Render the entries as a numbered list, one line per item, from their first line down to and including the line that contains "441H344V463L353 472H384V468L397 463V450H402L393". Leave out any blank lines.

##### Material provided #####

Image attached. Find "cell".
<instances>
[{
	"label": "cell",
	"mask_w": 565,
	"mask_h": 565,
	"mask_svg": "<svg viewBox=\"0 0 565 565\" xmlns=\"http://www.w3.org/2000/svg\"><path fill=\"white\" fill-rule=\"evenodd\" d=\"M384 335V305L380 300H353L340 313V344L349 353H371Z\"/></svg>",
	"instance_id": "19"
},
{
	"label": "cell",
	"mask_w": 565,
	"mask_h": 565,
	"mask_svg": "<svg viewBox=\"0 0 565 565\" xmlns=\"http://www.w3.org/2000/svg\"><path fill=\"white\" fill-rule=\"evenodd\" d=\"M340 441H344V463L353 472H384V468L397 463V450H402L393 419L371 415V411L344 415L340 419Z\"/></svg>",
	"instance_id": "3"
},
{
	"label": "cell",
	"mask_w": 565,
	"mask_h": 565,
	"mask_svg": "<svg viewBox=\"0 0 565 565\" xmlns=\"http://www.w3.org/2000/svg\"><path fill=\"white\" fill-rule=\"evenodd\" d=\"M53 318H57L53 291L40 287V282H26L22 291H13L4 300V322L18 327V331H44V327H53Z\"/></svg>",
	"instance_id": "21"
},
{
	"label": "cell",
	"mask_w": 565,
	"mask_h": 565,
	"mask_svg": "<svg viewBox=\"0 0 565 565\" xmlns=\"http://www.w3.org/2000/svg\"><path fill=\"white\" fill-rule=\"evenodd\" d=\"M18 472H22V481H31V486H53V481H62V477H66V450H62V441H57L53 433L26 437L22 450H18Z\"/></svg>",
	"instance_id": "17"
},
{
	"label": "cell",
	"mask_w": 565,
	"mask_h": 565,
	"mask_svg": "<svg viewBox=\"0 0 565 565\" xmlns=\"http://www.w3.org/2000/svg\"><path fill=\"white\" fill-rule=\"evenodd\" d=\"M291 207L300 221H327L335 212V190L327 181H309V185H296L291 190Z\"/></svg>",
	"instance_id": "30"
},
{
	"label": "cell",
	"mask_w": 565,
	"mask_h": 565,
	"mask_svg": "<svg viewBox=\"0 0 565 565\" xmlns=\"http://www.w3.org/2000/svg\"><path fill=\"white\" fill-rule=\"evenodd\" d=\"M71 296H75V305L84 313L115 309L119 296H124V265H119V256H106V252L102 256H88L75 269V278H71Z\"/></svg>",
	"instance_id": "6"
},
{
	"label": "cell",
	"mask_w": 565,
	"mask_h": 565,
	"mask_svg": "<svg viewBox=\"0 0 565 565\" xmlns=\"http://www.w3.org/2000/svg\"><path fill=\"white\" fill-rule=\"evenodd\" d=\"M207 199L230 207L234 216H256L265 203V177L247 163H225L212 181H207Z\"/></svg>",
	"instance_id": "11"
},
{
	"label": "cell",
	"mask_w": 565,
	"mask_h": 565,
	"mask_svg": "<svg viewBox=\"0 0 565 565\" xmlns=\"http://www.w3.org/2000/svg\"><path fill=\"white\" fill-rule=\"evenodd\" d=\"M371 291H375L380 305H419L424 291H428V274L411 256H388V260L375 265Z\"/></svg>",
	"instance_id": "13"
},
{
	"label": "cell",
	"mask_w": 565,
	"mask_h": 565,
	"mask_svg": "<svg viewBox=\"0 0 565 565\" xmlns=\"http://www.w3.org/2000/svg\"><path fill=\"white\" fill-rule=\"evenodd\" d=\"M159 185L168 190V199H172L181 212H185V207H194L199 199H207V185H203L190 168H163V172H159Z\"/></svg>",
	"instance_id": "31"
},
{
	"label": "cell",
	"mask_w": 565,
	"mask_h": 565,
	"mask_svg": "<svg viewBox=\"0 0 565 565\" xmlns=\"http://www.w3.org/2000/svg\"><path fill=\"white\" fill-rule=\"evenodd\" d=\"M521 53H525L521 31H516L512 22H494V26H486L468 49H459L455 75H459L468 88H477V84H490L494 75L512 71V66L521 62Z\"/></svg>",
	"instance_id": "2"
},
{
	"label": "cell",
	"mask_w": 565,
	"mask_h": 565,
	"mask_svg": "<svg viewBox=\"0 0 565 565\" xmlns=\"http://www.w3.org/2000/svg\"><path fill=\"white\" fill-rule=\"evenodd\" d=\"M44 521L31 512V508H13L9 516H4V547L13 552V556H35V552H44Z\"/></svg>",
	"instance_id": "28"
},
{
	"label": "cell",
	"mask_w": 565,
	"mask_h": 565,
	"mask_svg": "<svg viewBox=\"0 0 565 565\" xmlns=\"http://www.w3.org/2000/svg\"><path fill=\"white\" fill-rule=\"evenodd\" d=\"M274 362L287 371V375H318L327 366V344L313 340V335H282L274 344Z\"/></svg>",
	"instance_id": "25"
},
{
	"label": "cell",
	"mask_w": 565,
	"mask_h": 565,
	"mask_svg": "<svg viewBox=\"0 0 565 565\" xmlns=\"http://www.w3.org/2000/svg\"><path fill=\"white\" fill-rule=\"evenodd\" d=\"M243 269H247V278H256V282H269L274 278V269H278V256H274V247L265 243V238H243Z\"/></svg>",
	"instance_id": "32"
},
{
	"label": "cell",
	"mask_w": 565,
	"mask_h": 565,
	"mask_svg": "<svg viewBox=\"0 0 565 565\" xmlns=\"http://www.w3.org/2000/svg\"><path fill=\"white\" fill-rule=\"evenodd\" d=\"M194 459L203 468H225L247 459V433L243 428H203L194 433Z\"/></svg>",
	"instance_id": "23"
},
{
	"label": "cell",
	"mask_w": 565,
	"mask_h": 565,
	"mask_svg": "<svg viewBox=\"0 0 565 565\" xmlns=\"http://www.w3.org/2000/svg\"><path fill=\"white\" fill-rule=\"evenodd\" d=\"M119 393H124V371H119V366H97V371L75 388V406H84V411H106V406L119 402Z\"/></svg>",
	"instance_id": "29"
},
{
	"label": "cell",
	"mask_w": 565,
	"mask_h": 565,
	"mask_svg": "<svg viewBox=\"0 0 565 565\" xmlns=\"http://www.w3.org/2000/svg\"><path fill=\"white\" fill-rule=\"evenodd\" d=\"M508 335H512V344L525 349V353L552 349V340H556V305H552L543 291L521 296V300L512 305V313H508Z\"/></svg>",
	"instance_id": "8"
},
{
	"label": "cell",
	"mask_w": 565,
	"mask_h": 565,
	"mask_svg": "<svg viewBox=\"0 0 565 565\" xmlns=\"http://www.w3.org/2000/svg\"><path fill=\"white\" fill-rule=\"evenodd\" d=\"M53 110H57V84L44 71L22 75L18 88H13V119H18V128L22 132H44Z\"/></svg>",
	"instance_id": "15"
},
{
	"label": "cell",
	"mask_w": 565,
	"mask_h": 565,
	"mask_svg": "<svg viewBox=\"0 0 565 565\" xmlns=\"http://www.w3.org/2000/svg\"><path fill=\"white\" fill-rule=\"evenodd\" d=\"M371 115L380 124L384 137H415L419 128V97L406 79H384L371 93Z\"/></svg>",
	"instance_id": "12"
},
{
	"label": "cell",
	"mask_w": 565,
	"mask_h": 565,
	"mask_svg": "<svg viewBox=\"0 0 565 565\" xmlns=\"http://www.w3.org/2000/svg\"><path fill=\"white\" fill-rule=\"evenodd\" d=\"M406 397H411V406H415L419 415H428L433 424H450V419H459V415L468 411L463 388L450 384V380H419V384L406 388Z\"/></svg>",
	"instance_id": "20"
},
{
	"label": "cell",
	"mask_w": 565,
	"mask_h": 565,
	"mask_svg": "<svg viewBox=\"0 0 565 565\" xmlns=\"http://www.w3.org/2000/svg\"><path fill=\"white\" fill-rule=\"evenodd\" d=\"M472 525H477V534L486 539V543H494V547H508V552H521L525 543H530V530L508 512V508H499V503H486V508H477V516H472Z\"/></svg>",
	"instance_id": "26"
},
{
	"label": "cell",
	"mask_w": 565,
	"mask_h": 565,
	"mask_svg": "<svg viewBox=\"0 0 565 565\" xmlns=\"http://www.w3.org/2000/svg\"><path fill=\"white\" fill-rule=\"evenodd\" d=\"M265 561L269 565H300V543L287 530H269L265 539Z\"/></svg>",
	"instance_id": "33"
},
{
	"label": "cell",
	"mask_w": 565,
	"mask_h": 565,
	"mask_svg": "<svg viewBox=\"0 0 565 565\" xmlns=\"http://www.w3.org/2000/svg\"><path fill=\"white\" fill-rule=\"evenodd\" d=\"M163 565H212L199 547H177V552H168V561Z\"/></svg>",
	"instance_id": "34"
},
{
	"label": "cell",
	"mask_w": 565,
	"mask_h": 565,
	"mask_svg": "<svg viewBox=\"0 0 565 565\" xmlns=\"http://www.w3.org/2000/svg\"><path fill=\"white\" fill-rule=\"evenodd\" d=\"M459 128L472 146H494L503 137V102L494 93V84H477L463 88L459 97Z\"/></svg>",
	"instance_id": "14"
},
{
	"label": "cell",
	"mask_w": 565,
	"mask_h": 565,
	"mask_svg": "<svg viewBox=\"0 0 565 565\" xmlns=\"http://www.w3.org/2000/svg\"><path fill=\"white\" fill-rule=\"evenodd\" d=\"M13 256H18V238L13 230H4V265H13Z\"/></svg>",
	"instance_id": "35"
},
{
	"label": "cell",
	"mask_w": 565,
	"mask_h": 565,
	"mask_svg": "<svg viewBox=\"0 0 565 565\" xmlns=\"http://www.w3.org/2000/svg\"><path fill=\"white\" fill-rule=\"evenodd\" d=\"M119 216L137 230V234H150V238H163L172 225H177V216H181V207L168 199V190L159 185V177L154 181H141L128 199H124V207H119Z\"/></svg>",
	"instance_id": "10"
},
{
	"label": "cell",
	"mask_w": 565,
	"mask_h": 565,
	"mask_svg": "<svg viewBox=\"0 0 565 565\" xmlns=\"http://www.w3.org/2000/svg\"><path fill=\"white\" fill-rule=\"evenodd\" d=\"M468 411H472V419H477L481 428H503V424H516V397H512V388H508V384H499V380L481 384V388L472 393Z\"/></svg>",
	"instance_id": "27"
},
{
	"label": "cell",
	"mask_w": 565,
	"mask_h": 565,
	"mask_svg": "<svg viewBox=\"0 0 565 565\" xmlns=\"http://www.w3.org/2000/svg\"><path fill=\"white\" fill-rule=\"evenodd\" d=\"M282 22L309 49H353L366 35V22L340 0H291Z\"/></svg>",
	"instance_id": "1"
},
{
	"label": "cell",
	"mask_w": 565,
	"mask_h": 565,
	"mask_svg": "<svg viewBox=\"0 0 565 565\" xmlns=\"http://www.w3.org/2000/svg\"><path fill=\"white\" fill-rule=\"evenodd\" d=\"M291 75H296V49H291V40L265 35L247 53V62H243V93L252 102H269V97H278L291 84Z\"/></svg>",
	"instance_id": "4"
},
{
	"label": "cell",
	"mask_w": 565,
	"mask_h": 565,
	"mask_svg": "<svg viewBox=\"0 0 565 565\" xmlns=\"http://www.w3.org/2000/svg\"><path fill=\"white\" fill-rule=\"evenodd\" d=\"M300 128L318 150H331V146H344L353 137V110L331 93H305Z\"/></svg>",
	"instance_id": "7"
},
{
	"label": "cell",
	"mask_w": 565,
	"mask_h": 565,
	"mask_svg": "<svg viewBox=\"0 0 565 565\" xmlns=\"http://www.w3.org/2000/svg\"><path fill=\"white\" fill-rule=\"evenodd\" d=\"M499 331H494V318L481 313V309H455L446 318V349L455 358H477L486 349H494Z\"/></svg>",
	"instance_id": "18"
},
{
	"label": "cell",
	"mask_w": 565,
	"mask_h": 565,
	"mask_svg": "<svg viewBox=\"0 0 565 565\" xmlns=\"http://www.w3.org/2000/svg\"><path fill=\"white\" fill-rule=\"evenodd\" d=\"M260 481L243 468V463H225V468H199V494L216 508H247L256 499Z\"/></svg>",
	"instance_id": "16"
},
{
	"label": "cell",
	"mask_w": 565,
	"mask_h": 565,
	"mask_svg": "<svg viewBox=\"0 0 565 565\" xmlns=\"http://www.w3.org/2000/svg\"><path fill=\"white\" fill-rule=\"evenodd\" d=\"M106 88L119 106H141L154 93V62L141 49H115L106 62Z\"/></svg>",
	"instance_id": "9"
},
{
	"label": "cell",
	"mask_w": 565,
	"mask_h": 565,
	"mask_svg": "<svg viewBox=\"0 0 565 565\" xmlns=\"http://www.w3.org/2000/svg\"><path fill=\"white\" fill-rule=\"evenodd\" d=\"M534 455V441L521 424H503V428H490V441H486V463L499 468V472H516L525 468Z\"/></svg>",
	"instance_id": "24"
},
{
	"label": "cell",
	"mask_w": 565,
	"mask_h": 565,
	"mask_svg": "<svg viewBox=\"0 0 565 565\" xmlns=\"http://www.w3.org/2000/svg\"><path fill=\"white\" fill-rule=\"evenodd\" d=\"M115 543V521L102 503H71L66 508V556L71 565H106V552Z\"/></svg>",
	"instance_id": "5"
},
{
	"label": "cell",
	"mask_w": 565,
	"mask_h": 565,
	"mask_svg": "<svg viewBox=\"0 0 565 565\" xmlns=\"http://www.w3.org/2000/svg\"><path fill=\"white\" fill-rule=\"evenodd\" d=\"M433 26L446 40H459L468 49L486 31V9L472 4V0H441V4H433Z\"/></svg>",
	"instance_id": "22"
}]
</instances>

#####

▶ **The reply**:
1. Image attached. Find "cell".
2. <instances>
3. [{
4. 	"label": "cell",
5. 	"mask_w": 565,
6. 	"mask_h": 565,
7. 	"mask_svg": "<svg viewBox=\"0 0 565 565\" xmlns=\"http://www.w3.org/2000/svg\"><path fill=\"white\" fill-rule=\"evenodd\" d=\"M384 335V305L380 300H353L340 313V344L349 353H371Z\"/></svg>",
8. 	"instance_id": "19"
9. },
10. {
11. 	"label": "cell",
12. 	"mask_w": 565,
13. 	"mask_h": 565,
14. 	"mask_svg": "<svg viewBox=\"0 0 565 565\" xmlns=\"http://www.w3.org/2000/svg\"><path fill=\"white\" fill-rule=\"evenodd\" d=\"M340 441H344V463L353 472H384V468L397 463V450H402L393 419L371 415V411L344 415L340 419Z\"/></svg>",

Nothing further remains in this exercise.